*Data excerpts*.

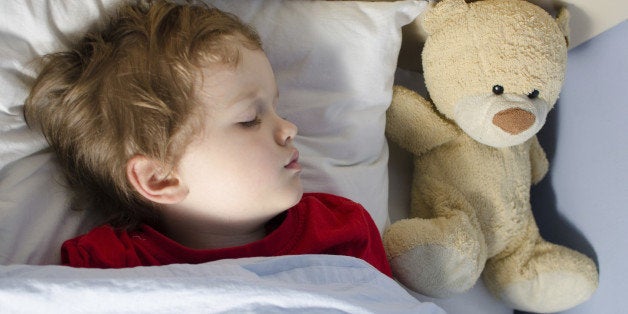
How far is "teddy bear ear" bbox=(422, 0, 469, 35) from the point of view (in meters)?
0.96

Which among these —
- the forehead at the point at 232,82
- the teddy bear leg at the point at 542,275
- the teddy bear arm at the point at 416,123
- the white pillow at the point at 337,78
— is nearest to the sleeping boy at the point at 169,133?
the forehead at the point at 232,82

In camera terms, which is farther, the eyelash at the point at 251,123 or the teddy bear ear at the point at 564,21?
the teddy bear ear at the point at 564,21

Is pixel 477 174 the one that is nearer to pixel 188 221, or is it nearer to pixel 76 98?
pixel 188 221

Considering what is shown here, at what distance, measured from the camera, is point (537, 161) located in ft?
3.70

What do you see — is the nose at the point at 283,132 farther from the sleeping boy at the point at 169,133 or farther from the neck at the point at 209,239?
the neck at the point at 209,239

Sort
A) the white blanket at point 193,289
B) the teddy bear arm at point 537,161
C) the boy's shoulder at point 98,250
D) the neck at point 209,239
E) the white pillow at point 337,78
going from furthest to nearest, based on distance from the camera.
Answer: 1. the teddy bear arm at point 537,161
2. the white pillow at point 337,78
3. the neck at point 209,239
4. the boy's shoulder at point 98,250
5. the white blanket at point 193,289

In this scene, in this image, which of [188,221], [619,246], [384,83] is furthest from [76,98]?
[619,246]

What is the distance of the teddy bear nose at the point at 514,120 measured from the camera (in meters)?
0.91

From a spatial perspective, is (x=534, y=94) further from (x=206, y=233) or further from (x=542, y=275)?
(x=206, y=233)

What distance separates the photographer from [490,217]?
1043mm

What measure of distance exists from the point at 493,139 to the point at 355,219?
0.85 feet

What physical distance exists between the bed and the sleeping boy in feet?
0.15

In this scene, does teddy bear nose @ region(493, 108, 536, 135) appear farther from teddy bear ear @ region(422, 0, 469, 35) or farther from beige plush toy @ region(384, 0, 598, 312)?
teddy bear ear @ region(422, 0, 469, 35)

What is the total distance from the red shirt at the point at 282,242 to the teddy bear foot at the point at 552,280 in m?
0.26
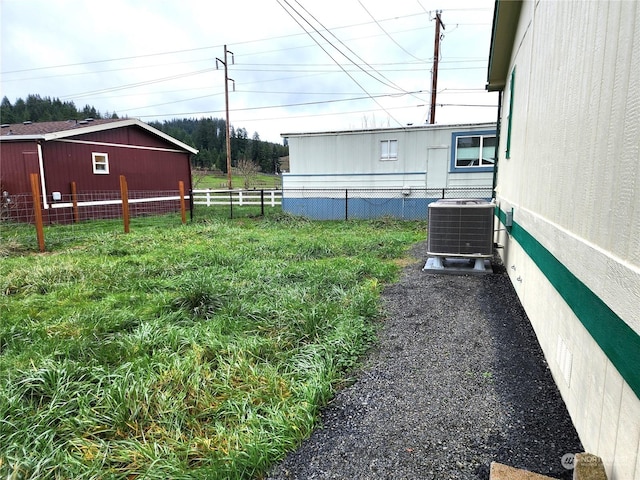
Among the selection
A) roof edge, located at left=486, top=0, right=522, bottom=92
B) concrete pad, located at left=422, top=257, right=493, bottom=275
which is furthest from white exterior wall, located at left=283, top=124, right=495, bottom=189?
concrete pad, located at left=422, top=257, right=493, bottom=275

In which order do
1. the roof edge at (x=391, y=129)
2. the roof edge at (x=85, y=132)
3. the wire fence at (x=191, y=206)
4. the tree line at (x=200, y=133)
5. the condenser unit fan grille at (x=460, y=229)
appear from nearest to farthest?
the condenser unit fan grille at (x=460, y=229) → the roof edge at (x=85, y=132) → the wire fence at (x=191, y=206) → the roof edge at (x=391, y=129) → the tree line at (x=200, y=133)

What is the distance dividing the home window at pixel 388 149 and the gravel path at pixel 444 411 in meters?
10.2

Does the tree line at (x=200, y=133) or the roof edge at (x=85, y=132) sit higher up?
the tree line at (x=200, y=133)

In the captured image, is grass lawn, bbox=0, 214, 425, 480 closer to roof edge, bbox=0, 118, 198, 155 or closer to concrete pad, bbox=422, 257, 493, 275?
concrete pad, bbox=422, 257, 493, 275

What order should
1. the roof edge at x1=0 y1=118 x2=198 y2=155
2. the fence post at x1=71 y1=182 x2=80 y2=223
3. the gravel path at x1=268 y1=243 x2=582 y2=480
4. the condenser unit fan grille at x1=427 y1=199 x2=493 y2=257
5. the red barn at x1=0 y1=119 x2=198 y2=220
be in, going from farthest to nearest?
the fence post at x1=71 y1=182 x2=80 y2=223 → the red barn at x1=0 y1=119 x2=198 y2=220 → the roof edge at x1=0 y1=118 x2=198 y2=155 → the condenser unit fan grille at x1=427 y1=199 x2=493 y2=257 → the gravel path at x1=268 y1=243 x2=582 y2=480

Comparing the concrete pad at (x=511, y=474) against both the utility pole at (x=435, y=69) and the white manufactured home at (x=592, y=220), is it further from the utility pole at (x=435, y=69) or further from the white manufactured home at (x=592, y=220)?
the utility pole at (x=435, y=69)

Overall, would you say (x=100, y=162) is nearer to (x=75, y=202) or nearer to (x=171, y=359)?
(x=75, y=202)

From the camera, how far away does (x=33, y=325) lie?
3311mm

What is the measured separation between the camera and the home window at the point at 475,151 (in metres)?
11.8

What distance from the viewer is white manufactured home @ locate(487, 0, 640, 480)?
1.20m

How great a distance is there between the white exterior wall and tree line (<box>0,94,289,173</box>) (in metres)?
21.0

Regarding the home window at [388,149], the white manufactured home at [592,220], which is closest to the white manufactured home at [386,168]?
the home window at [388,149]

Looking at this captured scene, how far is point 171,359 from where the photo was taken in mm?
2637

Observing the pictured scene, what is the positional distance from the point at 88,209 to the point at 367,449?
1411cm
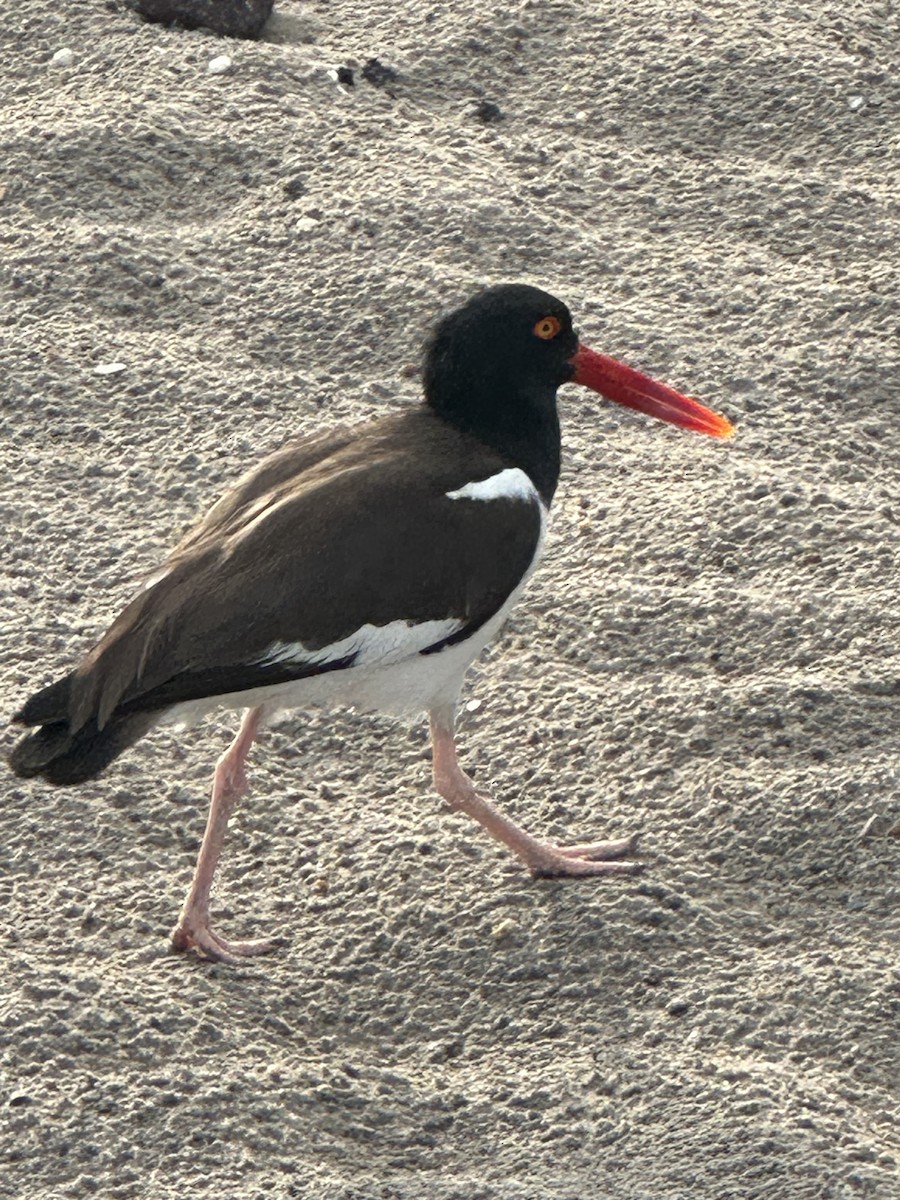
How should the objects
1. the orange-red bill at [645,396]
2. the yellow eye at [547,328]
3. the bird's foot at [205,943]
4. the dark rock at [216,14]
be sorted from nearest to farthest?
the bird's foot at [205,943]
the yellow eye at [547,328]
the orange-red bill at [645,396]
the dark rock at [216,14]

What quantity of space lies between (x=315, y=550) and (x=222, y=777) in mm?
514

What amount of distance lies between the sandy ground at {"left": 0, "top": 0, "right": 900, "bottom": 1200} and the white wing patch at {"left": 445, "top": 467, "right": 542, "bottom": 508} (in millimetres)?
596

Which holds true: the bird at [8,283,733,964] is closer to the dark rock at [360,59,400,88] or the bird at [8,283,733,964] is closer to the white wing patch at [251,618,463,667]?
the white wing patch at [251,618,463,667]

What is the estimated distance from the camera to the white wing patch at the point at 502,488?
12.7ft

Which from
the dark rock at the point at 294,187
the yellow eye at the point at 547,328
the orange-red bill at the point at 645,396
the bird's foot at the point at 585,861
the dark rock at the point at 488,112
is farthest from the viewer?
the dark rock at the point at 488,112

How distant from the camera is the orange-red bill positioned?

*Exercise objective*. Give the entries again without a single change, but with no pictures.

*Final result*.
How far is "teddy bear ear" bbox=(422, 0, 469, 35) from the point of view (in meters)?
0.96

Which among these —
- the forehead at the point at 232,82
- the teddy bear leg at the point at 542,275
- the teddy bear arm at the point at 416,123
- the white pillow at the point at 337,78
— is nearest to the sleeping boy at the point at 169,133?
the forehead at the point at 232,82

In camera terms, which is farther, the eyelash at the point at 251,123 or the teddy bear ear at the point at 564,21?
the teddy bear ear at the point at 564,21

Is pixel 477 174 the one that is nearer to pixel 188 221, or is it nearer to pixel 76 98?
pixel 188 221

Considering what is shown here, at what distance, measured from the camera, is point (537, 161) located in ft?
3.70

What do you see — is the nose at the point at 283,132 farther from the sleeping boy at the point at 169,133 or farther from the neck at the point at 209,239?
the neck at the point at 209,239

Sort
A) the white blanket at point 193,289
B) the teddy bear arm at point 537,161
C) the boy's shoulder at point 98,250
D) the neck at point 209,239
E) the white pillow at point 337,78
going from furthest to nearest, based on distance from the camera.
Answer: 1. the teddy bear arm at point 537,161
2. the white pillow at point 337,78
3. the neck at point 209,239
4. the boy's shoulder at point 98,250
5. the white blanket at point 193,289

In this scene, in this image, which of [188,221], [619,246], [384,83] is furthest from [76,98]?
[619,246]

What is the distance of the teddy bear nose at the point at 514,120 measured from the camera (in meters)?
0.91

From a spatial perspective, is (x=534, y=94) further from (x=206, y=233) or further from (x=542, y=275)?
(x=206, y=233)

What distance separates the photographer from [490,217]?
1043mm

What measure of distance exists from the point at 493,139 to the point at 355,219?
0.85 feet

What physical distance exists between the bed and the sleeping boy in feet?
0.15

In this scene, does teddy bear nose @ region(493, 108, 536, 135) appear farther from teddy bear ear @ region(422, 0, 469, 35) or farther from beige plush toy @ region(384, 0, 598, 312)?
teddy bear ear @ region(422, 0, 469, 35)

What is the total distance from the red shirt at the point at 282,242 to the teddy bear foot at the point at 552,280 in m?
0.26
Among the selection
A) roof edge, located at left=486, top=0, right=522, bottom=92
B) concrete pad, located at left=422, top=257, right=493, bottom=275
which is furthest from white exterior wall, located at left=283, top=124, right=495, bottom=189?
concrete pad, located at left=422, top=257, right=493, bottom=275

In which order do
1. the roof edge at (x=391, y=129)
2. the roof edge at (x=85, y=132)
3. the wire fence at (x=191, y=206)
4. the tree line at (x=200, y=133)
5. the condenser unit fan grille at (x=460, y=229)
appear from nearest to farthest?
the condenser unit fan grille at (x=460, y=229) → the roof edge at (x=85, y=132) → the wire fence at (x=191, y=206) → the roof edge at (x=391, y=129) → the tree line at (x=200, y=133)

What is the distance dividing the home window at pixel 388 149 and the gravel path at pixel 444 411 in meters?
10.2

Does the tree line at (x=200, y=133) or the roof edge at (x=85, y=132) sit higher up?
the tree line at (x=200, y=133)

In the captured image, is grass lawn, bbox=0, 214, 425, 480 closer to roof edge, bbox=0, 118, 198, 155 or closer to concrete pad, bbox=422, 257, 493, 275?
concrete pad, bbox=422, 257, 493, 275

What order should
1. the roof edge at x1=0 y1=118 x2=198 y2=155
2. the fence post at x1=71 y1=182 x2=80 y2=223
3. the gravel path at x1=268 y1=243 x2=582 y2=480
4. the condenser unit fan grille at x1=427 y1=199 x2=493 y2=257
5. the red barn at x1=0 y1=119 x2=198 y2=220
be in, going from farthest to nearest?
the fence post at x1=71 y1=182 x2=80 y2=223 → the red barn at x1=0 y1=119 x2=198 y2=220 → the roof edge at x1=0 y1=118 x2=198 y2=155 → the condenser unit fan grille at x1=427 y1=199 x2=493 y2=257 → the gravel path at x1=268 y1=243 x2=582 y2=480

Comparing the concrete pad at (x=511, y=474) against both the utility pole at (x=435, y=69) and the white manufactured home at (x=592, y=220), is it further from the utility pole at (x=435, y=69) or further from the white manufactured home at (x=592, y=220)?
the utility pole at (x=435, y=69)

Overall, would you say (x=100, y=162) is nearer to (x=75, y=202) or nearer to (x=171, y=359)?
(x=75, y=202)

From the camera, how far away does (x=33, y=325) lie?
3311mm

What is the measured separation between the camera and the home window at the point at 475,151 (in metres)?
11.8

What distance from the viewer is white manufactured home @ locate(487, 0, 640, 480)?
1.20m

How great a distance is there between the white exterior wall and tree line (<box>0,94,289,173</box>) (in metres)?
21.0

Regarding the home window at [388,149], the white manufactured home at [592,220], which is closest to the white manufactured home at [386,168]?
the home window at [388,149]

Looking at this captured scene, how far is point 171,359 from where the photo was taken in mm?
2637

Observing the pictured scene, what is the positional distance from the point at 88,209 to the point at 367,449?
1411cm
How should the objects
1. the orange-red bill at [645,396]
2. the yellow eye at [547,328]
3. the bird's foot at [205,943]
4. the dark rock at [216,14]
be sorted from nearest to farthest?
the bird's foot at [205,943]
the yellow eye at [547,328]
the orange-red bill at [645,396]
the dark rock at [216,14]

What quantity of space lies between (x=315, y=550) and (x=222, y=777) in mm?
514

What amount of distance lies between the sandy ground at {"left": 0, "top": 0, "right": 900, "bottom": 1200} and the white wing patch at {"left": 445, "top": 467, "right": 542, "bottom": 508} (in millimetres)?
596

Which holds true: the bird at [8,283,733,964] is closer to the dark rock at [360,59,400,88] or the bird at [8,283,733,964] is closer to the white wing patch at [251,618,463,667]?
the white wing patch at [251,618,463,667]

What is the estimated distance from the camera to the white wing patch at the point at 502,488?
12.7ft

Which from
the dark rock at the point at 294,187
the yellow eye at the point at 547,328
the orange-red bill at the point at 645,396
the bird's foot at the point at 585,861
the dark rock at the point at 488,112
is farthest from the viewer?
the dark rock at the point at 488,112

How distant from the camera is the orange-red bill positioned?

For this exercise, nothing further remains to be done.